• Prompt: Only the lines from the top of the material through the line containing "[crowd-labeled camera trap]" should be restated, each one exactly.

• The records:
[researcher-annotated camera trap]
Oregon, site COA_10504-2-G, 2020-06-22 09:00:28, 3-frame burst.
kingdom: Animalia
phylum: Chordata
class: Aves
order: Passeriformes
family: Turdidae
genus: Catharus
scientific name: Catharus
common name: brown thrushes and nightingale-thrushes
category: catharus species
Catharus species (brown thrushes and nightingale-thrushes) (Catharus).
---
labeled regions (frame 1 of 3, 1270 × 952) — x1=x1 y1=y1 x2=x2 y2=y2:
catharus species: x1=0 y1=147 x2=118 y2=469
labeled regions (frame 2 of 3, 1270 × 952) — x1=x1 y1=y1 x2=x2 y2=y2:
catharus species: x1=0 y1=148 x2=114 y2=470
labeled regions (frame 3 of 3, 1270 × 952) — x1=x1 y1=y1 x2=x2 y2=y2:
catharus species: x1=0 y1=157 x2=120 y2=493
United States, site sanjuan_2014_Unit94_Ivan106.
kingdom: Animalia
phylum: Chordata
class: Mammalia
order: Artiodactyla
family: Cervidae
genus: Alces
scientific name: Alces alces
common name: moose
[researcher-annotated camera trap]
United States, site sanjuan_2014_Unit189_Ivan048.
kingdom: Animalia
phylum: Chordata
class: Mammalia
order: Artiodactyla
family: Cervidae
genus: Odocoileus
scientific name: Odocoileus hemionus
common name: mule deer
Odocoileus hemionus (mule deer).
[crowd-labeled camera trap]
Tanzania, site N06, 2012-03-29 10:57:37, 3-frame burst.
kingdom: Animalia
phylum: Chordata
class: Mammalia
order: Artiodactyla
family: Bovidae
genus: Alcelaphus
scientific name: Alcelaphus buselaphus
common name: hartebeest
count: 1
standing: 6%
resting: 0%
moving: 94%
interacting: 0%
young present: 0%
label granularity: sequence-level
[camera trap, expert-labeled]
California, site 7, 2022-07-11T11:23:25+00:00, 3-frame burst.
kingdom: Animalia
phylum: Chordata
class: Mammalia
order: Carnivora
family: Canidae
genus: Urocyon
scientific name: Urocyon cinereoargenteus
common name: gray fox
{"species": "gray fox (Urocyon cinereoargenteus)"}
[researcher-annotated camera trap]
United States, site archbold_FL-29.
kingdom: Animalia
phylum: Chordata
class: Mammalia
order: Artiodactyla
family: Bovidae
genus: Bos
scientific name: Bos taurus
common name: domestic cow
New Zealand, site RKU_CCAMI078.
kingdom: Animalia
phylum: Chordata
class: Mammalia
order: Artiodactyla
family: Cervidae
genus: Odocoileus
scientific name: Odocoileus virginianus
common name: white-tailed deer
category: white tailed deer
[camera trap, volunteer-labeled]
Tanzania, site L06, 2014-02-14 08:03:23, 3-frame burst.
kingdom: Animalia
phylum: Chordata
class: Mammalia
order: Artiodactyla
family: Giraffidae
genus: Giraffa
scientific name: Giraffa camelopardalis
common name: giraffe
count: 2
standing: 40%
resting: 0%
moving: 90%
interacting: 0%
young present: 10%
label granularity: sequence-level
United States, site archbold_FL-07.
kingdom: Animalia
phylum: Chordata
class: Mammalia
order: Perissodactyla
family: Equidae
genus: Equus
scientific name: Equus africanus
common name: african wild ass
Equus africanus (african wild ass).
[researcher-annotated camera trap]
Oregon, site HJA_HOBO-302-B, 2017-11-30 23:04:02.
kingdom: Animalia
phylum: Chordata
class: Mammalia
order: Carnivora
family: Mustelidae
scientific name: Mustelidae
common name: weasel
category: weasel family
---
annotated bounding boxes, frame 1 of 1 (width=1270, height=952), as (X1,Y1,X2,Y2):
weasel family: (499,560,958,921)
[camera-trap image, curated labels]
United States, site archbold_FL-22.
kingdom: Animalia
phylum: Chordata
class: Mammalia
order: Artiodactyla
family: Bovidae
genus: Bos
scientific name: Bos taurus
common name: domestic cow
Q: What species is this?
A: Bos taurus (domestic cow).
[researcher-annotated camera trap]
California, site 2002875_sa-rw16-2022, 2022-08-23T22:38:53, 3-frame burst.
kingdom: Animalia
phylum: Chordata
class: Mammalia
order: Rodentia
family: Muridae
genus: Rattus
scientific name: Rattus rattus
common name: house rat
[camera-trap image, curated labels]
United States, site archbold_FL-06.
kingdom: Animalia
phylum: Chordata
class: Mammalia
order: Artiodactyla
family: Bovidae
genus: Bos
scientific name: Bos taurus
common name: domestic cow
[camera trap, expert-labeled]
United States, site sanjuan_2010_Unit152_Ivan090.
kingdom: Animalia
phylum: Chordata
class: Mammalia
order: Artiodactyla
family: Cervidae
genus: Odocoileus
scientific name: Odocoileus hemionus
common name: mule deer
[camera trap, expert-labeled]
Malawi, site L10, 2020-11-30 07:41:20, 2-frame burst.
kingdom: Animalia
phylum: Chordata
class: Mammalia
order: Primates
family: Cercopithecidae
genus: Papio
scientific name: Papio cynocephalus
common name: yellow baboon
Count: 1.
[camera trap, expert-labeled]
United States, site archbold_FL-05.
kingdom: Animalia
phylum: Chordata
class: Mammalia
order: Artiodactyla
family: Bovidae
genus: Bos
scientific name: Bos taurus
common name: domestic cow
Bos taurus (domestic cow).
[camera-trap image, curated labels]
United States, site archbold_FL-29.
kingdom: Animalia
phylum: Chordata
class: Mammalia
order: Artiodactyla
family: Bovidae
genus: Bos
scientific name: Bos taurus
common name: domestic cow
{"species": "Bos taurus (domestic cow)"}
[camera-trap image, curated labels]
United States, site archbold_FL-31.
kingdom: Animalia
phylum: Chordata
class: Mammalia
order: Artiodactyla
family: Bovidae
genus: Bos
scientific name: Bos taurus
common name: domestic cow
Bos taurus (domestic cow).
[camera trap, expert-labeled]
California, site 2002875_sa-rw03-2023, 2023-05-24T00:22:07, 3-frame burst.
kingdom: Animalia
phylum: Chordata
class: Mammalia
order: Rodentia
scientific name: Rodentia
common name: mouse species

• Answer to the problem:
[researcher-annotated camera trap]
Oregon, site COA_10504-2-G, 2020-06-22 09:00:28, 3-frame burst.
kingdom: Animalia
phylum: Chordata
class: Aves
order: Passeriformes
family: Turdidae
genus: Catharus
scientific name: Catharus
common name: brown thrushes and nightingale-thrushes
category: catharus species
Catharus species (brown thrushes and nightingale-thrushes) (Catharus).
---
labeled regions (frame 1 of 3, 1270 × 952) — x1=x1 y1=y1 x2=x2 y2=y2:
catharus species: x1=0 y1=147 x2=118 y2=469
labeled regions (frame 2 of 3, 1270 × 952) — x1=x1 y1=y1 x2=x2 y2=y2:
catharus species: x1=0 y1=148 x2=114 y2=470
labeled regions (frame 3 of 3, 1270 × 952) — x1=x1 y1=y1 x2=x2 y2=y2:
catharus species: x1=0 y1=157 x2=120 y2=493
United States, site sanjuan_2014_Unit94_Ivan106.
kingdom: Animalia
phylum: Chordata
class: Mammalia
order: Artiodactyla
family: Cervidae
genus: Alces
scientific name: Alces alces
common name: moose
[researcher-annotated camera trap]
United States, site sanjuan_2014_Unit189_Ivan048.
kingdom: Animalia
phylum: Chordata
class: Mammalia
order: Artiodactyla
family: Cervidae
genus: Odocoileus
scientific name: Odocoileus hemionus
common name: mule deer
Odocoileus hemionus (mule deer).
[crowd-labeled camera trap]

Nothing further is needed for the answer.